December 08, 2005

The cure for loneliness

The November 2005 issue of Yoga Journal had an article that really pissed me off. (I believe that being angered by an issue of a magazine devoted to yoga officially qualifies me for the 2005 World Championship of Ironic Non-Enlightenment.) The article was entitled “A Real Cure for Loneliness: Sweet Solitude.” Great! I thought. Disconnection and alienation are such problems for modern industrial cultures, maybe they’ll have some wisdom to offer. I certainly have struggled with loneliness and a lack of social connection, as an immigrant to a new culture. So I was mightily disappointed when the article was focused entirely on the individual. Here was the author’s startling insight: time spent alone doesn’t have to be lonely. You can use it for spiritual practice, and as an opportunity to focus on the spiritual essentials that really matter. I expect more from a yoga magazine than platitudes that were obvious to me in high school. I expect a bit more depth of analysis.

It’s all well and good to focus on time spent in the "inner world", but such an analysis of loneliness misses the underlying cause, i.e., a society that is out of balance, in which people are disconnected from each other. Instead, the implicit message is that if loneliness is a problem for someone, he or she just isn’t being spiritual enough. It points to the individual him- or herself as the cause of the problem. Modern industrial cultures are structured to alienate people from each other.

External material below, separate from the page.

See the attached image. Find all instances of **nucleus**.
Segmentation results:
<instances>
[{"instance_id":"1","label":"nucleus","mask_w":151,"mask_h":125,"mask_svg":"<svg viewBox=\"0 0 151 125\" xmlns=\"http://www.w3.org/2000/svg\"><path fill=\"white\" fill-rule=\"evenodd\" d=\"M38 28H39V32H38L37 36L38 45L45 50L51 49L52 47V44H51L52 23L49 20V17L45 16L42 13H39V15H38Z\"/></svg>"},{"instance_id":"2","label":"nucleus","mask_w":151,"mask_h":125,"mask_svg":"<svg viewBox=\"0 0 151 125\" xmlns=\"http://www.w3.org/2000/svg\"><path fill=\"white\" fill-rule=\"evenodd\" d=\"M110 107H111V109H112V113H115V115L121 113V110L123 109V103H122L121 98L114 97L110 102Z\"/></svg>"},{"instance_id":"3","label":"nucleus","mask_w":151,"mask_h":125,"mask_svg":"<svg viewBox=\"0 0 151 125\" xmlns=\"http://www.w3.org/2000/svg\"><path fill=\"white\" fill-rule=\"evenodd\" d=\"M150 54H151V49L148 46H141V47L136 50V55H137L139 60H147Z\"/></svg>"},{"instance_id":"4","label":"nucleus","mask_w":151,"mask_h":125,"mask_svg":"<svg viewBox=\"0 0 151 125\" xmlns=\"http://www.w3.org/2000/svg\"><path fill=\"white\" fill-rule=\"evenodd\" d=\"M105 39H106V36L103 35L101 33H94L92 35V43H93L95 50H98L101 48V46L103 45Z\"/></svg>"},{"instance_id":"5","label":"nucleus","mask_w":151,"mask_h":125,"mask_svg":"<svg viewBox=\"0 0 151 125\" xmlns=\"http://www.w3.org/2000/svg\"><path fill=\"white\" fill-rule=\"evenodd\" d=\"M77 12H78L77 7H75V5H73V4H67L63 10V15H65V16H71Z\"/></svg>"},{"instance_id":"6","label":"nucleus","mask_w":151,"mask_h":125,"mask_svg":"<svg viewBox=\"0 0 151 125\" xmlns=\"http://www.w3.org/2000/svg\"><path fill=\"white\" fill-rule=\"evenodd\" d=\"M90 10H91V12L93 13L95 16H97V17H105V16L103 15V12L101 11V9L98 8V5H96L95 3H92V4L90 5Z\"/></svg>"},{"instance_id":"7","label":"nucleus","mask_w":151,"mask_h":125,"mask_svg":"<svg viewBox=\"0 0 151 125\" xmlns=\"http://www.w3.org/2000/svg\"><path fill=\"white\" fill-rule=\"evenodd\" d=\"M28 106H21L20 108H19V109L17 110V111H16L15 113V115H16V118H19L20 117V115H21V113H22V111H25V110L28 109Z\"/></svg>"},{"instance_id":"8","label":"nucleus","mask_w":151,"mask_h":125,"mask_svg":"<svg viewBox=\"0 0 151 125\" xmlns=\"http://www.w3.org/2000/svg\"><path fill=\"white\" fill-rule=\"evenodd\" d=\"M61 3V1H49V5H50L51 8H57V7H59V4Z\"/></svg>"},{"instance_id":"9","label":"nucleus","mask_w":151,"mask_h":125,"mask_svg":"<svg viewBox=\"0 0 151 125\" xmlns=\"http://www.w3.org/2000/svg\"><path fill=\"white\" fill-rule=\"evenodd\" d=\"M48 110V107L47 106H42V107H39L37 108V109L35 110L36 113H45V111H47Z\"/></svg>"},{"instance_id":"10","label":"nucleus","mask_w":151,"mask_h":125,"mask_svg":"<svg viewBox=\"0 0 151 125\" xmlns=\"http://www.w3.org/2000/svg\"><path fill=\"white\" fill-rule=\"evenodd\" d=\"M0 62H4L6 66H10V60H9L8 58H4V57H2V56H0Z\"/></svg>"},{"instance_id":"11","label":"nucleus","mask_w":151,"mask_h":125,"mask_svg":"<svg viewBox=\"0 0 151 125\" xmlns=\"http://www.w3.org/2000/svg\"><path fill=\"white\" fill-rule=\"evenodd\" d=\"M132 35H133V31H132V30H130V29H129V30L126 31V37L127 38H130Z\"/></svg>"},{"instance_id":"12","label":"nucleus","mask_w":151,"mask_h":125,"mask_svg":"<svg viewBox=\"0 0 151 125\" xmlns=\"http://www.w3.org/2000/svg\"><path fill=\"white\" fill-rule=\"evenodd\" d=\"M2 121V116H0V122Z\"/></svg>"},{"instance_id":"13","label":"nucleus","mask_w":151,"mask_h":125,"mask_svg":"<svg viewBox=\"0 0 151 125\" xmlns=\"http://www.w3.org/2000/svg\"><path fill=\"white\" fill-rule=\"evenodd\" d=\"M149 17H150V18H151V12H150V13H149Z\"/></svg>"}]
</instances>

Our culture focuses on people as consumers rather than as relate-ers, shunting people towards activities like watching TV and playing video games that involve not interacting with other people. Given our society’s profound inability to foster meaningful lasting social connections, writing an article like this one is like saying that the problem with people on the Titanic was that they just didn’t have a spiritual enough attitude towards drowning in freezing water.

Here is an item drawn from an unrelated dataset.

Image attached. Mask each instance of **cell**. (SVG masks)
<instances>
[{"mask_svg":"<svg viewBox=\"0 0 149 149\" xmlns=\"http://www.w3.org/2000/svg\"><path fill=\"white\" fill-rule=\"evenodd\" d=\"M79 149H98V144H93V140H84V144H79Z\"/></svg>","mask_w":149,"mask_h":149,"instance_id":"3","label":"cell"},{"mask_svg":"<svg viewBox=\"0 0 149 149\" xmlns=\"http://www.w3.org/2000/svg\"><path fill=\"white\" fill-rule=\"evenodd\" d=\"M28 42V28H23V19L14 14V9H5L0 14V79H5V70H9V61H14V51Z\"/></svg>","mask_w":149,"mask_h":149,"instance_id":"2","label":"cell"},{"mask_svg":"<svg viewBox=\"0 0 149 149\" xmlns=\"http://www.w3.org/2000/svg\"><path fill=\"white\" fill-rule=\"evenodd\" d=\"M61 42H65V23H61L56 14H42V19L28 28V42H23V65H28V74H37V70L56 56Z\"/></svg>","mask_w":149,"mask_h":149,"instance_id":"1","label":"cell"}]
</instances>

We are social primates. We need social contact, a sense of belonging, a sense of community and being valued by other people. Hunter-gatherer cultures and traditional agricultural cultures have this. (See entry of May 25, click here.) Maybe if we worked on enriching the social connections in our culture rather than everyone staying alone and gazing at their navels, a.k.a., inner worlds, we could heal the underlying cause of disconnection. Then we could focus on the inner world fruitfully. The wisdom traditions of the world recognize the need for community. Yogis, or Buddhist monks and nuns don’t try to do their practice in isolation, but within a spiritual community, or sangha. Even a monk in a cave depends on food and water brought by members of his sangha, and will return to that sangha to share the wisdom from his practice in the cave. It’s only Americans, thinking they can shop for spiritual wisdom piecemeal, who cling to the idea of practicing in isolation. Individualism is a part of American culture that gets grafted onto Eastern practices when they come to America, but that doesn’t mean it’s part of the Eastern tradition.